Abstract

This short essay attempts to bring D.H. Lawrence and Alexis de Tocqueville into the same field of vision via a comparative assessment of the former's 1922 novel entitled 'Kangaroo' and the latter's classic study of the politics of the New World, 'Democracy in America.' It argues that as 'Good Europeans' the two writers were seeking both to learn from, as well as to teach about the meaning of modern civilization's transition to Democracy via the example provided by a specific national experiment 'in the field' - in Tocqueville's case as a result of his visit to America in the 1830's and in Lawrence's case as a result of his stay in Australia in the 1920's. The suggestion is that what Tocqueville's 'Democracy' is to America, so too Lawrence's 'Kangaroo'' is to Australia, which is to say that it is a book intended as a careful portrait of an 'actual democracy' (to use Lord Bryce's phrase) which is of universal significance in terms of the future of all societies moving in the direction of liberal freedom and democratic equality.

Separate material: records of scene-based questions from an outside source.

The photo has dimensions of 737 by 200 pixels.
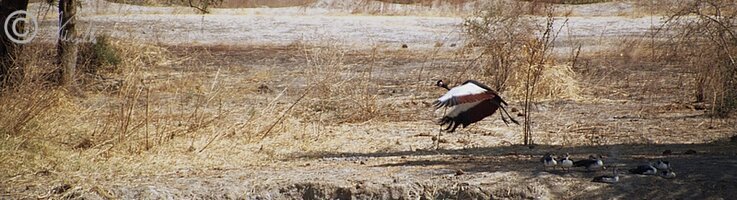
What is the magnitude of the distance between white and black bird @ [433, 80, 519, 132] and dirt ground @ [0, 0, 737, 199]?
0.92 ft

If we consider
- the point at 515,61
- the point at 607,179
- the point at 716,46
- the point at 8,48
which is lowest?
the point at 515,61

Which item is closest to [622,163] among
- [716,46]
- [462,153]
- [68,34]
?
[462,153]

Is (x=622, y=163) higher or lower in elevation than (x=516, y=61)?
higher

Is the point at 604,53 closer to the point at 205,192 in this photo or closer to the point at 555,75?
the point at 555,75

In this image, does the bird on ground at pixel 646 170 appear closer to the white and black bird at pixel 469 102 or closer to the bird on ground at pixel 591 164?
the bird on ground at pixel 591 164

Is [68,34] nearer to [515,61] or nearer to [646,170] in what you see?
[515,61]

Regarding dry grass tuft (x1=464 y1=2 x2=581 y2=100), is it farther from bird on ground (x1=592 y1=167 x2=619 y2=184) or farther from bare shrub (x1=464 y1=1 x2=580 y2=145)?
bird on ground (x1=592 y1=167 x2=619 y2=184)

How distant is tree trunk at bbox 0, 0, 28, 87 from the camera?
9961 millimetres

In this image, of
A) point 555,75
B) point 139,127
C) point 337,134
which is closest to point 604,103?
point 555,75

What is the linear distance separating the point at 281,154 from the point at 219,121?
104 cm

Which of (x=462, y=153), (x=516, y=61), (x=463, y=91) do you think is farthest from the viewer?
(x=516, y=61)

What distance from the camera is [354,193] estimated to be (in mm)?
7938

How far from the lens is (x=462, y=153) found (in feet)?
30.9

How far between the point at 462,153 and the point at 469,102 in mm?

In other words, the essay assumes that Lawrence's 'Kangaroo' may be taken as an 'update' of Tocqueville's classic study of democracy from almost a century before, even as Lord Bryce's 'The American Commonwealth' has always been so taken since its emergence about half way between the comparable studies of the 19th Century French 'sociologist' on the one hand and the 20th Century English novelist and the other.